Snarling, Emrys turns around, with me in his arms, as Elijah charges at him, reaching for me. The curse blinds him and his rational thinking as he charges us in an attempt to pull me away from Emrys. But he doesn’t stand a chance. He never comes near me.
Without Emrys having to move, shadows emerge from his body; smoky black tendrils shoot forward and curl around Elijah’s limbs, stopping him before he even reaches us.
The darkness tightens and tightens into Elijah’s flesh until I hear the first nauseating sound of breaking bone.
The slowness with which Emrys is steering his shadows is intentional, prolonging Elijah’s suffering and agony.
Retaliation for hurting me, his soul-bonded partner.
“I warned you, human; I made it very clear the first time I wasted my breath on you. I cautioned you that if you were to EVER touch her against her will, you would die by MY hands!” Emrys growls aggressively; his eyes are pitch black from wrath.
There’s not just a storm brewing; there’s a violent thunderstorm ready to erupt.
Emrys doesn’t give Elijah time to respond and is not interested in any of the words coming from Elijah’s mouth.
“Emrys, please, don’t; it’s not his fault,” I plead to the stone wall that is my protector.
The curse still tries to make me save Elijah despite his attempt at raping me, willingly hurting me. It still demands that we be together, regardless of his deplorable behavior.
The shadows continue to constrict Elijah further, deliberately breaking each and every bone in his body one by one.
Elijah’s roaring cries rip through my soul, tearing it apart as his pain becomes mine.
Each moment that brings us closer to the end of Elijah’s short time on this earth fractures the bond beyond repair.
The pain that comes with it is excruciating, as if my bones are breaking alongside his.
“Emrys! Stop! You’re killing him,” I cry. “You’re killing ME! EMRYS!” I howl.
Emrys’s outrage knows no bounds; his focus is on the unconscious human that lies on the floor, unable to move, his bones crushed to a pulp.
The shadow slithers around his neck, slowly choking him to death.
A final crack confirms his death as his neck snaps in two.
The shadow rips Elijah’s head from his body, blood spurting everywhere, and it lolls to the side when the shadows drop it with a deafening thud.
I start to retch; the pain that consumes my body is suffocating me.
I scream at the sight of the lifeless body of Elijah.
I cry at the terror and pain that courses through me.
I wail as a part of me is ripped away, leaving a gaping hole.
It feels like a part of my heart has died, and there’s no possibility for the flesh to mend itself.
A cavernous wound that immediately starts to infect, never able to heal.
Emrys steps into the shadows as I hysterically weep and howl.
At the same time, his darkness rips through Elijah’s lifeless body, plastering his organs all over the walls and floor, smashing them to nothing, ensuring not even an ounce of magic can bring him back to life.

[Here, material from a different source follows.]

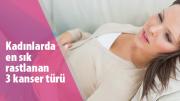 Kadınlarda en sık rastlanan 3 kanser türü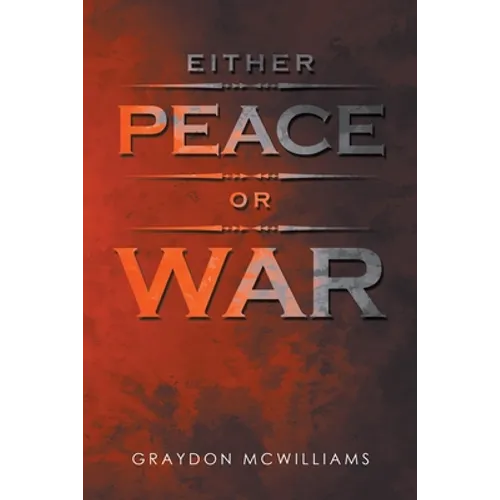 Either Peace or War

Not even dark magic, death magic. The small living space is now painted in the darkest shade of red.
A haunting canvas, an elegy that speaks of leaving, echoing with laughter and dreams now silenced by the brutality of fate, shadows of violence that stole away the Light.
The sight of it makes me lose consciousness, as if my soul is being ripped from my body as Elijah’s body is destroyed.

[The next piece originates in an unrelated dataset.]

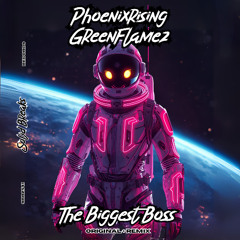PhoenixRising - The Biggest Boss (GreenFlamez Remix)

As darkness starts to surround me, the void beckons me to give up my life and reunite our souls, relieving me of the excruciating pain.

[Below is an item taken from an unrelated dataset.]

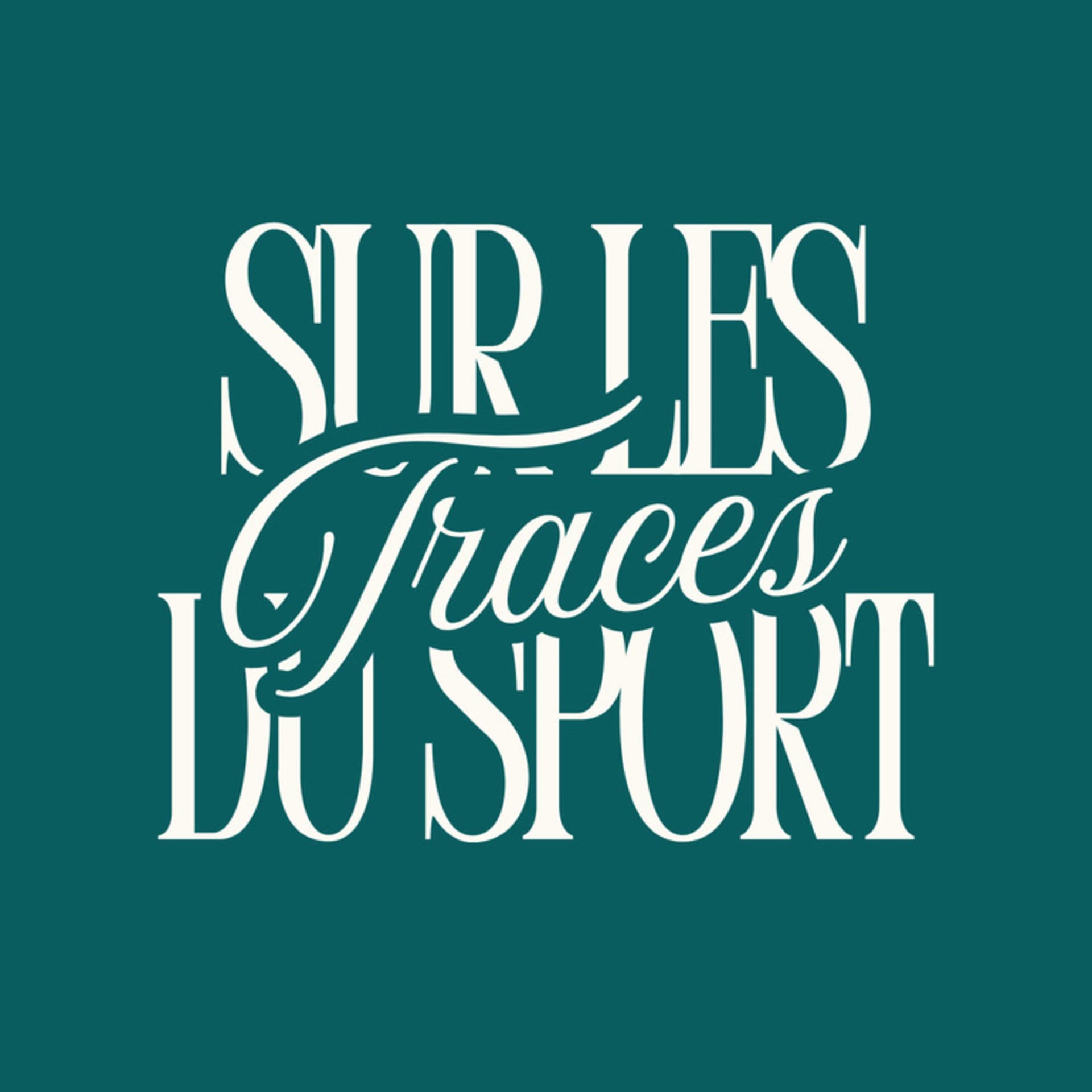 Sur les Traces du Sport - Podcasts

All I need to do is give in, and it will all disappear.
I vaguely hear Emrys’s pleading voice and Faas’s, too, but they’re too far away.
I don’t have the energy to find my way back to him, the pain absorbing everything.
A different pain interweaves itself, the ache from my heart.
My heart needs me to find my way back to Emrys, my monster; he will wreak havoc on the world if I do not return to his side.
I feel like I am balancing on a thread between life and death.
A heavy choice to be made. Infinite pain, or give in and find peace, no more hurt.
As I drift away, Emrys takes me out of the visceral painting, leaving Elijah’s flesh and blood for nature to reclaim, but a nagging, lingering feeling itches at me.
How can I find peace if my soul has been torn apart?